### Dataset entries
----

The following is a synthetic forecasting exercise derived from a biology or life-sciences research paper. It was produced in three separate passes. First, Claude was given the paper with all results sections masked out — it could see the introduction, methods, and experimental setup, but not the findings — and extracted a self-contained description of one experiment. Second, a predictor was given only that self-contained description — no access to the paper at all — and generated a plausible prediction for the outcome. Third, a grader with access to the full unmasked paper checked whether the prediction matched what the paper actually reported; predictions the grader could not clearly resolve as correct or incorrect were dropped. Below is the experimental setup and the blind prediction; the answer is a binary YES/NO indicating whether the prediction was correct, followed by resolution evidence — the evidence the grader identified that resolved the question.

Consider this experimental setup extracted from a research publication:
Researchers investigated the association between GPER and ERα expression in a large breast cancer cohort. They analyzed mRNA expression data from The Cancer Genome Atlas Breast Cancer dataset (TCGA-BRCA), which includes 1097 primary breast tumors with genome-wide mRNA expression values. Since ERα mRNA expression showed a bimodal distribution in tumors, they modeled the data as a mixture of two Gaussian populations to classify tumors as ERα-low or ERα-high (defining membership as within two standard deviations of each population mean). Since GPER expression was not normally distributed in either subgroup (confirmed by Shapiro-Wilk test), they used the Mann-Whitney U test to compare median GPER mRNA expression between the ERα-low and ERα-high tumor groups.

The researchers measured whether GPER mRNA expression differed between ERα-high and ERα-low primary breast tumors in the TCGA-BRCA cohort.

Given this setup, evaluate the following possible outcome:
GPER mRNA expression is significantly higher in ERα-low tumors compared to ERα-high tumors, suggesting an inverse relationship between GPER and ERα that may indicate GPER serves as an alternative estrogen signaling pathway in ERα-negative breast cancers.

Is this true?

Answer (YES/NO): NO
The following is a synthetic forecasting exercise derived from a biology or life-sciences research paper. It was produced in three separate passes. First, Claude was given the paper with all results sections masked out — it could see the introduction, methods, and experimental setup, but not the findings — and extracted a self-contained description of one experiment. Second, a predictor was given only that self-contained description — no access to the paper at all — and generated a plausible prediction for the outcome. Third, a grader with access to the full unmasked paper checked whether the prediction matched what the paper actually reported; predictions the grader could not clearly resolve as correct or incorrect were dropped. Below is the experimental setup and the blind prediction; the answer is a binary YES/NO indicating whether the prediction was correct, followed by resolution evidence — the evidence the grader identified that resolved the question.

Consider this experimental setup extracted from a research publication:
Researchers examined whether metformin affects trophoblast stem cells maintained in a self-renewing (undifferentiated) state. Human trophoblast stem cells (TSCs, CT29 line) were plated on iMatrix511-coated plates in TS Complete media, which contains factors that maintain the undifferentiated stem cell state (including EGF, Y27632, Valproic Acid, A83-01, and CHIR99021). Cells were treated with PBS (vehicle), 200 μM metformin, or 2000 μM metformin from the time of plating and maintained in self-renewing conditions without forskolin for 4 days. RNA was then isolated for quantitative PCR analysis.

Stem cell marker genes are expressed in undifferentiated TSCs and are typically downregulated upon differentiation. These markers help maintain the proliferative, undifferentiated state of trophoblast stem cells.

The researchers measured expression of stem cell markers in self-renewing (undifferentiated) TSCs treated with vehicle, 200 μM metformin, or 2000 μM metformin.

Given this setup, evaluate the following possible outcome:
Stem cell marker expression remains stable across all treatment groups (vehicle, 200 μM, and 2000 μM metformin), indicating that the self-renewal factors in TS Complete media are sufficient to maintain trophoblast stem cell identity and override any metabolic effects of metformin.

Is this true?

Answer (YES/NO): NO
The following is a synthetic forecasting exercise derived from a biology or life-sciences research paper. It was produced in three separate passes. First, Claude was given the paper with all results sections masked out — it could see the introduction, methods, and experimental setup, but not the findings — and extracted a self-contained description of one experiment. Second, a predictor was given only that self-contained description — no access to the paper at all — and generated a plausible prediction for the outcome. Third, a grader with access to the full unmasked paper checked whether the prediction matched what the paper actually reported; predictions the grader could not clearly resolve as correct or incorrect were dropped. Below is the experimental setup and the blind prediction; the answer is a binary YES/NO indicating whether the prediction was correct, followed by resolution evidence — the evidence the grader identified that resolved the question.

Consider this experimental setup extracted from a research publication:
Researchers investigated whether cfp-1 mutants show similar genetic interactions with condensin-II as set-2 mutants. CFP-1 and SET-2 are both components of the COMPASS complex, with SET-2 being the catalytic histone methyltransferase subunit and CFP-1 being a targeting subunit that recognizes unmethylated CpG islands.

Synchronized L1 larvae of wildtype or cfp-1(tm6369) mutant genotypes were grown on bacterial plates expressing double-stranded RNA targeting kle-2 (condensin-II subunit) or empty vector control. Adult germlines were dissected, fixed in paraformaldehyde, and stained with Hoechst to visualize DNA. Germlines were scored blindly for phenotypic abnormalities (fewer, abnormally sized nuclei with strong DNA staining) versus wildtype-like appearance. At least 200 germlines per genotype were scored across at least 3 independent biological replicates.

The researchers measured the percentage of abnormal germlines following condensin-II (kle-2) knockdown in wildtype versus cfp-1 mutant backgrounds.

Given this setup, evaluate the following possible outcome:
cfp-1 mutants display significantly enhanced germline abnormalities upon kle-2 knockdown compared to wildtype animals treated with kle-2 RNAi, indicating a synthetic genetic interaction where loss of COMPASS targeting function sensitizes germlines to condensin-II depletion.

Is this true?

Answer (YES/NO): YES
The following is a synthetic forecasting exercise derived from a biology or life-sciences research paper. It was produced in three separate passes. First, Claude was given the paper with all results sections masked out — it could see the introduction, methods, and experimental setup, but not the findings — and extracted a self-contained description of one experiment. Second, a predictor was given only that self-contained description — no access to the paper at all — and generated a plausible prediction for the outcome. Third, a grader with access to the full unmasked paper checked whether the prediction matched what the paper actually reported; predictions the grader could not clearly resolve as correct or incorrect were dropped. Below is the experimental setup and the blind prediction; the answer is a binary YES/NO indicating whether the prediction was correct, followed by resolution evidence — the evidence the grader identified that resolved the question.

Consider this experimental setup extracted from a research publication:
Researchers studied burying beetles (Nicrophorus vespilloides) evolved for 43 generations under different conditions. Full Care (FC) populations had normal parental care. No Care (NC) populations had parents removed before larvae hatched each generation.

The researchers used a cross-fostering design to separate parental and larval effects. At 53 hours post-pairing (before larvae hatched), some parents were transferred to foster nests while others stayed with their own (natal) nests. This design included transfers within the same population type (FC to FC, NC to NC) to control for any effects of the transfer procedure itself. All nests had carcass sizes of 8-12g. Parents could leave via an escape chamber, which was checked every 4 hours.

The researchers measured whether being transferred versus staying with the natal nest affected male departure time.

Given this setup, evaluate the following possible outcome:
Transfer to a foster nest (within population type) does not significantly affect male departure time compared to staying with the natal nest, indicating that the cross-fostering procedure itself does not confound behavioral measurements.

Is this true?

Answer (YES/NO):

----

### EXERCISE BRIEF
Reproduce every record in full, keeping each one exactly as it reads.

### EXERCISE RESPONSE
The following is a synthetic forecasting exercise derived from a biology or life-sciences research paper. It was produced in three separate passes. First, Claude was given the paper with all results sections masked out — it could see the introduction, methods, and experimental setup, but not the findings — and extracted a self-contained description of one experiment. Second, a predictor was given only that self-contained description — no access to the paper at all — and generated a plausible prediction for the outcome. Third, a grader with access to the full unmasked paper checked whether the prediction matched what the paper actually reported; predictions the grader could not clearly resolve as correct or incorrect were dropped. Below is the experimental setup and the blind prediction; the answer is a binary YES/NO indicating whether the prediction was correct, followed by resolution evidence — the evidence the grader identified that resolved the question.

Consider this experimental setup extracted from a research publication:
Researchers investigated the association between GPER and ERα expression in a large breast cancer cohort. They analyzed mRNA expression data from The Cancer Genome Atlas Breast Cancer dataset (TCGA-BRCA), which includes 1097 primary breast tumors with genome-wide mRNA expression values. Since ERα mRNA expression showed a bimodal distribution in tumors, they modeled the data as a mixture of two Gaussian populations to classify tumors as ERα-low or ERα-high (defining membership as within two standard deviations of each population mean). Since GPER expression was not normally distributed in either subgroup (confirmed by Shapiro-Wilk test), they used the Mann-Whitney U test to compare median GPER mRNA expression between the ERα-low and ERα-high tumor groups.

The researchers measured whether GPER mRNA expression differed between ERα-high and ERα-low primary breast tumors in the TCGA-BRCA cohort.

Given this setup, evaluate the following possible outcome:
GPER mRNA expression is significantly higher in ERα-low tumors compared to ERα-high tumors, suggesting an inverse relationship between GPER and ERα that may indicate GPER serves as an alternative estrogen signaling pathway in ERα-negative breast cancers.

Is this true?

Answer (YES/NO): NO
The following is a synthetic forecasting exercise derived from a biology or life-sciences research paper. It was produced in three separate passes. First, Claude was given the paper with all results sections masked out — it could see the introduction, methods, and experimental setup, but not the findings — and extracted a self-contained description of one experiment. Second, a predictor was given only that self-contained description — no access to the paper at all — and generated a plausible prediction for the outcome. Third, a grader with access to the full unmasked paper checked whether the prediction matched what the paper actually reported; predictions the grader could not clearly resolve as correct or incorrect were dropped. Below is the experimental setup and the blind prediction; the answer is a binary YES/NO indicating whether the prediction was correct, followed by resolution evidence — the evidence the grader identified that resolved the question.

Consider this experimental setup extracted from a research publication:
Researchers examined whether metformin affects trophoblast stem cells maintained in a self-renewing (undifferentiated) state. Human trophoblast stem cells (TSCs, CT29 line) were plated on iMatrix511-coated plates in TS Complete media, which contains factors that maintain the undifferentiated stem cell state (including EGF, Y27632, Valproic Acid, A83-01, and CHIR99021). Cells were treated with PBS (vehicle), 200 μM metformin, or 2000 μM metformin from the time of plating and maintained in self-renewing conditions without forskolin for 4 days. RNA was then isolated for quantitative PCR analysis.

Stem cell marker genes are expressed in undifferentiated TSCs and are typically downregulated upon differentiation. These markers help maintain the proliferative, undifferentiated state of trophoblast stem cells.

The researchers measured expression of stem cell markers in self-renewing (undifferentiated) TSCs treated with vehicle, 200 μM metformin, or 2000 μM metformin.

Given this setup, evaluate the following possible outcome:
Stem cell marker expression remains stable across all treatment groups (vehicle, 200 μM, and 2000 μM metformin), indicating that the self-renewal factors in TS Complete media are sufficient to maintain trophoblast stem cell identity and override any metabolic effects of metformin.

Is this true?

Answer (YES/NO): NO
The following is a synthetic forecasting exercise derived from a biology or life-sciences research paper. It was produced in three separate passes. First, Claude was given the paper with all results sections masked out — it could see the introduction, methods, and experimental setup, but not the findings — and extracted a self-contained description of one experiment. Second, a predictor was given only that self-contained description — no access to the paper at all — and generated a plausible prediction for the outcome. Third, a grader with access to the full unmasked paper checked whether the prediction matched what the paper actually reported; predictions the grader could not clearly resolve as correct or incorrect were dropped. Below is the experimental setup and the blind prediction; the answer is a binary YES/NO indicating whether the prediction was correct, followed by resolution evidence — the evidence the grader identified that resolved the question.

Consider this experimental setup extracted from a research publication:
Researchers investigated whether cfp-1 mutants show similar genetic interactions with condensin-II as set-2 mutants. CFP-1 and SET-2 are both components of the COMPASS complex, with SET-2 being the catalytic histone methyltransferase subunit and CFP-1 being a targeting subunit that recognizes unmethylated CpG islands.

Synchronized L1 larvae of wildtype or cfp-1(tm6369) mutant genotypes were grown on bacterial plates expressing double-stranded RNA targeting kle-2 (condensin-II subunit) or empty vector control. Adult germlines were dissected, fixed in paraformaldehyde, and stained with Hoechst to visualize DNA. Germlines were scored blindly for phenotypic abnormalities (fewer, abnormally sized nuclei with strong DNA staining) versus wildtype-like appearance. At least 200 germlines per genotype were scored across at least 3 independent biological replicates.

The researchers measured the percentage of abnormal germlines following condensin-II (kle-2) knockdown in wildtype versus cfp-1 mutant backgrounds.

Given this setup, evaluate the following possible outcome:
cfp-1 mutants display significantly enhanced germline abnormalities upon kle-2 knockdown compared to wildtype animals treated with kle-2 RNAi, indicating a synthetic genetic interaction where loss of COMPASS targeting function sensitizes germlines to condensin-II depletion.

Is this true?

Answer (YES/NO): YES
The following is a synthetic forecasting exercise derived from a biology or life-sciences research paper. It was produced in three separate passes. First, Claude was given the paper with all results sections masked out — it could see the introduction, methods, and experimental setup, but not the findings — and extracted a self-contained description of one experiment. Second, a predictor was given only that self-contained description — no access to the paper at all — and generated a plausible prediction for the outcome. Third, a grader with access to the full unmasked paper checked whether the prediction matched what the paper actually reported; predictions the grader could not clearly resolve as correct or incorrect were dropped. Below is the experimental setup and the blind prediction; the answer is a binary YES/NO indicating whether the prediction was correct, followed by resolution evidence — the evidence the grader identified that resolved the question.

Consider this experimental setup extracted from a research publication:
Researchers studied burying beetles (Nicrophorus vespilloides) evolved for 43 generations under different conditions. Full Care (FC) populations had normal parental care. No Care (NC) populations had parents removed before larvae hatched each generation.

The researchers used a cross-fostering design to separate parental and larval effects. At 53 hours post-pairing (before larvae hatched), some parents were transferred to foster nests while others stayed with their own (natal) nests. This design included transfers within the same population type (FC to FC, NC to NC) to control for any effects of the transfer procedure itself. All nests had carcass sizes of 8-12g. Parents could leave via an escape chamber, which was checked every 4 hours.

The researchers measured whether being transferred versus staying with the natal nest affected male departure time.

Given this setup, evaluate the following possible outcome:
Transfer to a foster nest (within population type) does not significantly affect male departure time compared to staying with the natal nest, indicating that the cross-fostering procedure itself does not confound behavioral measurements.

Is this true?

Answer (YES/NO):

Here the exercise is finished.